Le glaucome ne prévient pas. Pas de douleur, pas de rougeur, pas de vision floue, du moins pas au début. Il grignote le champ visuel périphérique sur des années, si discrètement que le cerveau compense sans broncher. Quand le patient remarque enfin les trous dans sa vision, le nerf optique a déjà subi des dommages irréversibles. C'est la deuxième cause de cécité dans le monde, et pourtant un dépistage simple suffirait à en limiter les ravages.
Tension oculaire : le facteur de risque central
L'œil produit en permanence un liquide transparent, l'humeur aqueuse, qui nourrit la cornée et le cristallin avant de s'évacuer par un filtre microscopique appelé trabéculum. Quand ce filtre se bouche ou ralentit, le liquide s'accumule et la tension oculaire grimpe. Une pression intraoculaire supérieure à 21 mmHg constitue un signal d'alerte, mais attention : certains glaucomes apparaissent avec une pression normale, et certaines personnes tolèrent des pressions élevées sans dommage.
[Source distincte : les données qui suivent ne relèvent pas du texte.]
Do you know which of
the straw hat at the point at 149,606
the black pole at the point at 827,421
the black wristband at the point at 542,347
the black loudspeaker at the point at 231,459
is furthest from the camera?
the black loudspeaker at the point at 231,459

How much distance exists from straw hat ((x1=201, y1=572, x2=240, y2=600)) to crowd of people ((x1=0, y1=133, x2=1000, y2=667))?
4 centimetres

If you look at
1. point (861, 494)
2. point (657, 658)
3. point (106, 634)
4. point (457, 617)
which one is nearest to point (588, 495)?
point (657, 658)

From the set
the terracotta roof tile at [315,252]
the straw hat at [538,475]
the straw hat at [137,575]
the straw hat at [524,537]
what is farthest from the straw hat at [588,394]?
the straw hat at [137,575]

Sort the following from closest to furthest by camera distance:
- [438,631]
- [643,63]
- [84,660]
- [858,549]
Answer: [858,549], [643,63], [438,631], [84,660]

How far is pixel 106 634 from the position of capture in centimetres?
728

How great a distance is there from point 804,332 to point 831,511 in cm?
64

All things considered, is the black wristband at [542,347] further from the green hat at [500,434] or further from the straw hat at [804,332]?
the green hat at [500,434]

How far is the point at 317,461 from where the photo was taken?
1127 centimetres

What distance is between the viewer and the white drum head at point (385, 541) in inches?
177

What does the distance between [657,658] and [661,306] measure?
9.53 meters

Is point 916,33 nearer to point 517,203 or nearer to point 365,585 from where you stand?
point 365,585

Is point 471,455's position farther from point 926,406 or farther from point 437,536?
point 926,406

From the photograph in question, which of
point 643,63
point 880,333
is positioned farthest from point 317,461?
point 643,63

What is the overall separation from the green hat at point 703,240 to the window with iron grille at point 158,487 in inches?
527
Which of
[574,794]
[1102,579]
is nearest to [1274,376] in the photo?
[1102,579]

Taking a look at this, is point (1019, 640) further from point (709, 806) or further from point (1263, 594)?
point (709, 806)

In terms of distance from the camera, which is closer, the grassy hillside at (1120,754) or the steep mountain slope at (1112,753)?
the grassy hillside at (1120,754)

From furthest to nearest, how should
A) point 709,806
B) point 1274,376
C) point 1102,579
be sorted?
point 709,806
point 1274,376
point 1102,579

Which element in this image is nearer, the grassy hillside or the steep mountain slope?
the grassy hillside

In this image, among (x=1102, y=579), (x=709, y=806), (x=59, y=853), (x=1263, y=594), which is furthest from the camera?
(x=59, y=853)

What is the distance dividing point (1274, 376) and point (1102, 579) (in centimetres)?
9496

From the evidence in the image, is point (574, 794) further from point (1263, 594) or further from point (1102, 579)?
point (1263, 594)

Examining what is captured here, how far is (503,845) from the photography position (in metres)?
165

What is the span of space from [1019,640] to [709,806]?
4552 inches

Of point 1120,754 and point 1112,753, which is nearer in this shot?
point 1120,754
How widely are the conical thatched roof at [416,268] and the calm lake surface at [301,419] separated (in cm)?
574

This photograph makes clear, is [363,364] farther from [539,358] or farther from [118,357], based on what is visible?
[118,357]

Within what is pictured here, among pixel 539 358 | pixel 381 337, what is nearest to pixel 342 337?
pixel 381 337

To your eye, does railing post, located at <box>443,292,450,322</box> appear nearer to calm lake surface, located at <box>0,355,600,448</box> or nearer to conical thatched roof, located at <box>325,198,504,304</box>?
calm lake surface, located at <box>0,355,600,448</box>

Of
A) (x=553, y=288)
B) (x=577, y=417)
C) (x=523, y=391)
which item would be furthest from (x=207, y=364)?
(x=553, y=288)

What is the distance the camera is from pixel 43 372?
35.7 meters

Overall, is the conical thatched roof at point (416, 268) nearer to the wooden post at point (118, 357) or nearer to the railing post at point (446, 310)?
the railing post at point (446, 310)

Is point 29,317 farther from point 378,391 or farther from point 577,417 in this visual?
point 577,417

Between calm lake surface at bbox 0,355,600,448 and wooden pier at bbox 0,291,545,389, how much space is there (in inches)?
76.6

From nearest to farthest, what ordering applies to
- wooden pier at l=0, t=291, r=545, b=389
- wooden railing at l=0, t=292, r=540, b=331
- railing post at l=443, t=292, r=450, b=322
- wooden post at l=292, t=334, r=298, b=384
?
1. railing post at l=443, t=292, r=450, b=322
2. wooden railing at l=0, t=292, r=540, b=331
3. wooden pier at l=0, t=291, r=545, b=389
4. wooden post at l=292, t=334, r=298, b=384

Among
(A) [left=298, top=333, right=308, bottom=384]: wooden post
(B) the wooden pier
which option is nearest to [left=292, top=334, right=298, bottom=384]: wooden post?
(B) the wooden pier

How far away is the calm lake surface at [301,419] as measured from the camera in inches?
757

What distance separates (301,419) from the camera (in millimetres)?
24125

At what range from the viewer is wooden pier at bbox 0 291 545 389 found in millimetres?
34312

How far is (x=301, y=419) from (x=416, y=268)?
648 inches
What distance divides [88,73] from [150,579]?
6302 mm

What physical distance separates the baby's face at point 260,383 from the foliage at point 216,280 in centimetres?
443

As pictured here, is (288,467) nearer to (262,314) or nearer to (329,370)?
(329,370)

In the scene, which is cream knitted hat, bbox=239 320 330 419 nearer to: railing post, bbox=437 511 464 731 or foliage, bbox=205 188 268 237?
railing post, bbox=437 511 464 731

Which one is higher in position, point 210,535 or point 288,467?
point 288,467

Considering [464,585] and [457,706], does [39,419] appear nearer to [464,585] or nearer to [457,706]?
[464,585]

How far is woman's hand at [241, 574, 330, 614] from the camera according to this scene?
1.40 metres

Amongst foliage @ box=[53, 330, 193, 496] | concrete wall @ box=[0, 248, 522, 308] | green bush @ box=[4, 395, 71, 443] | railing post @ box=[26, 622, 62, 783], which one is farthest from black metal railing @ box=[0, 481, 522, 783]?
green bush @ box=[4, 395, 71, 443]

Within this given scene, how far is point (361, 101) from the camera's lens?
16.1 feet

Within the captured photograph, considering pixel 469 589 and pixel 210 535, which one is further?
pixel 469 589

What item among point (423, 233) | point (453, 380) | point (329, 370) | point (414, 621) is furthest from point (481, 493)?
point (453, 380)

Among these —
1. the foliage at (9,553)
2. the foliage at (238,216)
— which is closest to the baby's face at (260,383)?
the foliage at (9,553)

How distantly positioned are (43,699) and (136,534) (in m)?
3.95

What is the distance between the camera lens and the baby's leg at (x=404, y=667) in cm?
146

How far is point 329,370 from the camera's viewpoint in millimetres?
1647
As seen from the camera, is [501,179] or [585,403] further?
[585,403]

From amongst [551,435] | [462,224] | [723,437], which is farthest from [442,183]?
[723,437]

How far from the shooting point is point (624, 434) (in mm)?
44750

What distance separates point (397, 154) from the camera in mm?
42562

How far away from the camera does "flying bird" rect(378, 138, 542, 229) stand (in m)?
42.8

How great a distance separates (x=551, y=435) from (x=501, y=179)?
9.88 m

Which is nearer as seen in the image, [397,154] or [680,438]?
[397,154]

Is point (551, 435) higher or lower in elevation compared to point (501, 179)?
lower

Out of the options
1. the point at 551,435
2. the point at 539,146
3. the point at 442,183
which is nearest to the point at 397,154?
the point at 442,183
Le chiffre seul ne fait pas le diagnostic.
Les facteurs de risque qui doivent inciter au dépistage :
- Antécédents familiaux de glaucome : le risque est multiplié par quatre à huit si un parent direct est atteint.
- Âge supérieur à 45 ans : la fréquence du glaucome à angle ouvert double chaque décennie après 40 ans.
- Forte myopie : un œil allongé présente un nerf optique plus vulnérable à la pression.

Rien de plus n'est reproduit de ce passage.